Excerpted text:
+ + + + + + +

Wanting to learn more about other Oregon workplace face masks and vaccine updates? Read HR Annie Consulting’s latest blog for more info:  OR Workplace Masks & Vaccine Blog

technology and the realtor

2020 Saw Highest Number of Home Sales Since 2006 Says REALTOR® Annual Survey

Realtors® cited a lack of inventory as the leading reason limiting potential clients from completing a transaction, according to the National Association of Realtors®’ (NAR) 2021 Member Profile, an annual report analyzing members’ business activity and demographics from the prior year. However, in spite of a global pandemic, its drastic impacts on how business was conducted, and a dwindling housing supply, 2020 saw the highest number of homes sold since 2006 (5.64 million) and NAR’s membership increased from the previous year (1.48 million at the end of 2020, up from 1.4 million at the end of 2019).

“Realtors® continued to serve clients’ needs despite the challenges 2020 brought to the real estate market,” said Jessica Lautz, NAR vice president of demographics and behavioral insights. “Economic lockdowns and historically-low inventory coupled with surging home buying demand only showed the resilience of our members and industry.”

+ + + + + + +

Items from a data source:

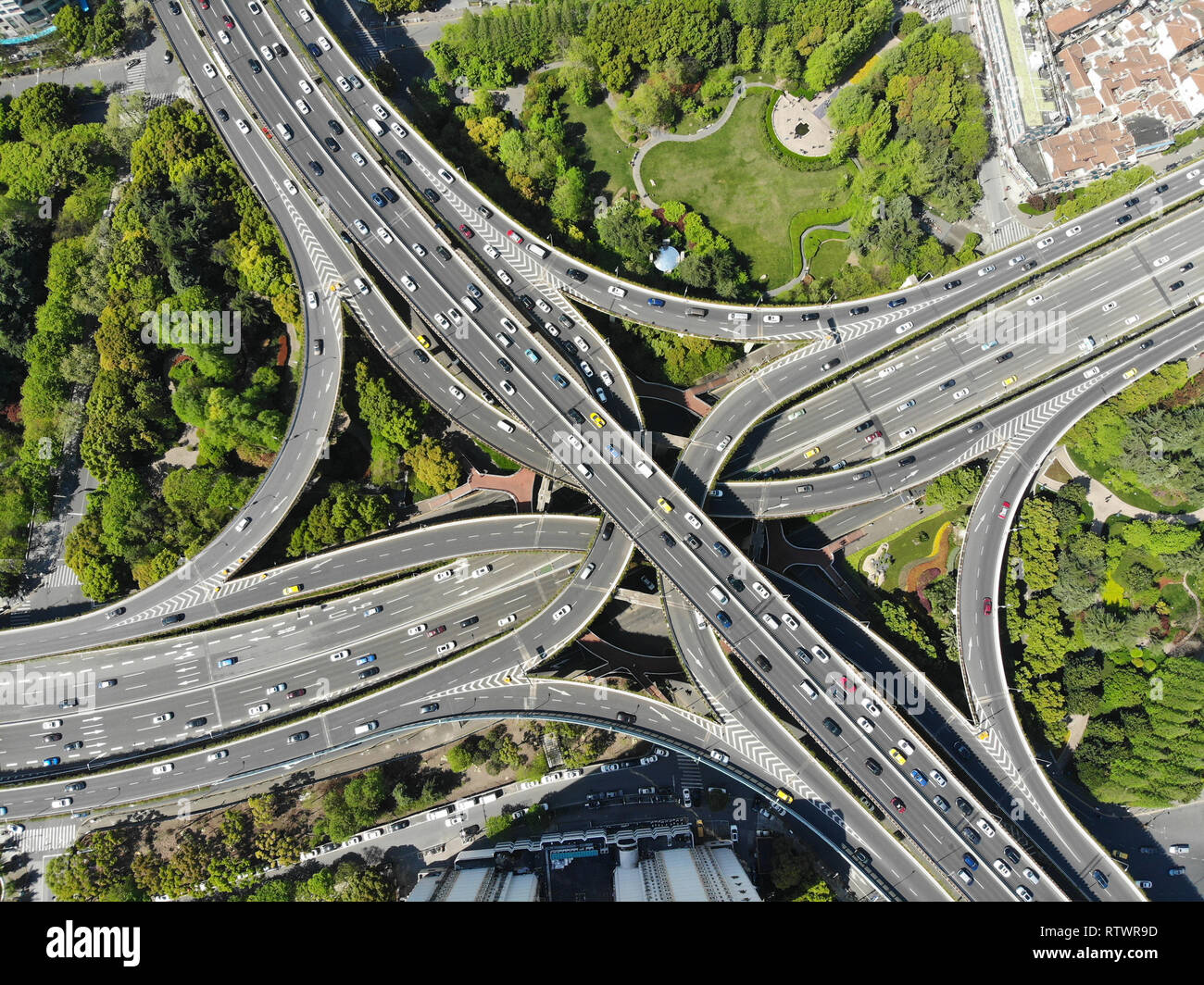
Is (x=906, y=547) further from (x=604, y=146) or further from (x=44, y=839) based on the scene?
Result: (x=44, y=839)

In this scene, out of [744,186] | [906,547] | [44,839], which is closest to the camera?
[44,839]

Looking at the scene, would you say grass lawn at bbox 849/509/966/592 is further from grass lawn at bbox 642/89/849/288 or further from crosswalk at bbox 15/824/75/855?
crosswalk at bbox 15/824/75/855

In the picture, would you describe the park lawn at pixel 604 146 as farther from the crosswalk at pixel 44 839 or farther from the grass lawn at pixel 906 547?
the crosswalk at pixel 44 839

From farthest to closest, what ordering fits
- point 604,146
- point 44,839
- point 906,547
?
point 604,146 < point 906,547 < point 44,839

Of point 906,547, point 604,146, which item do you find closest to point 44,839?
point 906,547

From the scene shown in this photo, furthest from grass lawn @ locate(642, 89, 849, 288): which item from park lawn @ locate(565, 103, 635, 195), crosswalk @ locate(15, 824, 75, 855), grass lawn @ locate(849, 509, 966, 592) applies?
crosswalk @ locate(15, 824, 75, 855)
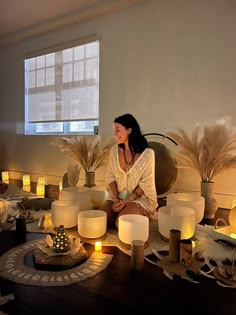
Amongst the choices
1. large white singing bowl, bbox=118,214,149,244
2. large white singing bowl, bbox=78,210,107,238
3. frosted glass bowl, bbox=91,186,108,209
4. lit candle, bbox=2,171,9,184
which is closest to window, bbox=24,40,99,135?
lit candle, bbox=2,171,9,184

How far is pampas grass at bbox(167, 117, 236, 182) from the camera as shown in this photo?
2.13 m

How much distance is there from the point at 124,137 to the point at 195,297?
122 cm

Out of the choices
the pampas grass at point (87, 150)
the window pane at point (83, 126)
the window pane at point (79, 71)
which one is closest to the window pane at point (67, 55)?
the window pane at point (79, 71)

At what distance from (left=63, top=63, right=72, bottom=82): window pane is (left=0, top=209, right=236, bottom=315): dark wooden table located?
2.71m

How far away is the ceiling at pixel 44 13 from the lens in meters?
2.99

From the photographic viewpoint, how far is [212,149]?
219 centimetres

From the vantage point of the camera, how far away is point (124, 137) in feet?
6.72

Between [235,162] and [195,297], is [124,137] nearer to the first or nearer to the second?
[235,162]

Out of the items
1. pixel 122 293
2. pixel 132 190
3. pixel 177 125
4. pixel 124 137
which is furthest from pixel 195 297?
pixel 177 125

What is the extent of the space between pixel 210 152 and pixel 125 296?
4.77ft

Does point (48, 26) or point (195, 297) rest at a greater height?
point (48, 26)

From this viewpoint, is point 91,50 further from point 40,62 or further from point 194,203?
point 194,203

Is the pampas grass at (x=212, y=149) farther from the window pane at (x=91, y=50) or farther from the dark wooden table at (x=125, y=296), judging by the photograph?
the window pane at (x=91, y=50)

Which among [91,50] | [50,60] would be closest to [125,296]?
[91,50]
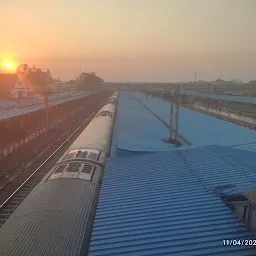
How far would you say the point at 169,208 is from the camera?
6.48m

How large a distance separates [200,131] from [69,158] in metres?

+ + + + + + +

Using the information:
(a) Answer these questions about the real estate survey excerpt:
(i) What did Realtors® cite as the leading reason limiting potential clients from completing a transaction?
(ii) How many homes were sold in 2020?
(iii) What position does Jessica Lautz hold at NAR?
(b) Update the real estate survey excerpt by changing "global pandemic" to "worldwide pandemic". Reproduce it starting at the words "2020 Saw Highest" and ending after "end of 2019).".

Outputs for the tasks:
(a)
(i) A lack of inventory.
(ii) 5.64 million.
(iii) Vice president of demographics and behavioral insights.

(b)
2020 Saw Highest Number of Home Sales Since 2006 Says REALTOR® Annual Survey

Realtors® cited a lack of inventory as the leading reason limiting potential clients from completing a transaction, according to the National Association of Realtors®’ (NAR) 2021 Member Profile, an annual report analyzing members’ business activity and demographics from the prior year. However, in spite of a worldwide pandemic, its drastic impacts on how business was conducted, and a dwindling housing supply, 2020 saw the highest number of homes sold since 2006 (5.64 million) and NAR’s membership increased from the previous year (1.48 million at the end of 2020, up from 1.4 million at the end of 2019).